[Excerpted text]
## Begin
Now I need to correct this a little bit. With a disk witness you are OK whatever node you boot. When the paxos numbers on the first node to boot and the disk witness are compared the most recent copy will be used. Either the local one on the node will be used directly or after it has been updated with the data form the disk witness. To make things simple for the ops team I always tell them to note the last node they shut down anyway no matter what type of witness they have. It’s good info to have.

With a file share or cloud witness the shutdown/startup order really comes into play. The reason this happens is that by shutting down node by node we end up with a one node cluster (last man standing).  When that’s shut down that’s the only node that knows about the last (potential) changes in the cluster as it holds a copy of the cluster database. Remember that a files hare or a cloud witness has no copy of the cluster database. That’s why the last node to be shut down has to come on line first when comparing the paxos numbers with the witness as that node can form a cluster. If the node that boots first does not hold the most recent paxos number it cannot download the cluster databases info from the file share or cloud witness. Such a node cannot form a cluster and bring the CSVs online. If the first node to boot was the last one to shut down, it can form a cluster and the CSVs will come on line. This is the big difference with option one where you shut down the entire cluster and then take the nodes of line.

You might not know or remember the order. If that’s the case you still have options like starting the cluster node with the -fixquorum option (net.exe start clussvc /forcequorum) at the risk of loosing some cluster changes that are not in the local cluster database.
## End
[Information supplied]
## Begin
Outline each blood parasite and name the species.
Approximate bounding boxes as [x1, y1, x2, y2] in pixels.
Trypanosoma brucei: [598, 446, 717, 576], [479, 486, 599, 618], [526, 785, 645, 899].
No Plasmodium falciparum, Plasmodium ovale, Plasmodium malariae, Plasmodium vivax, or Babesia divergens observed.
## End
[Required tasks]
a - Repeat the passage on cluster shutdown order from "Now I need to" up to and including "info to have.".
b - According to the passage on cluster shutdown order, what does a file share or cloud witness not have?
The listing comes from a different source than the text about cluster shutdown.

[Outputs in order]
a -
Now I need to correct this a little bit. With a disk witness you are OK whatever node you boot. When the paxos numbers on the first node to boot and the disk witness are compared the most recent copy will be used. Either the local one on the node will be used directly or after it has been updated with the data form the disk witness. To make things simple for the ops team I always tell them to note the last node they shut down anyway no matter what type of witness they have. It’s good info to have.

b - A copy of the cluster database.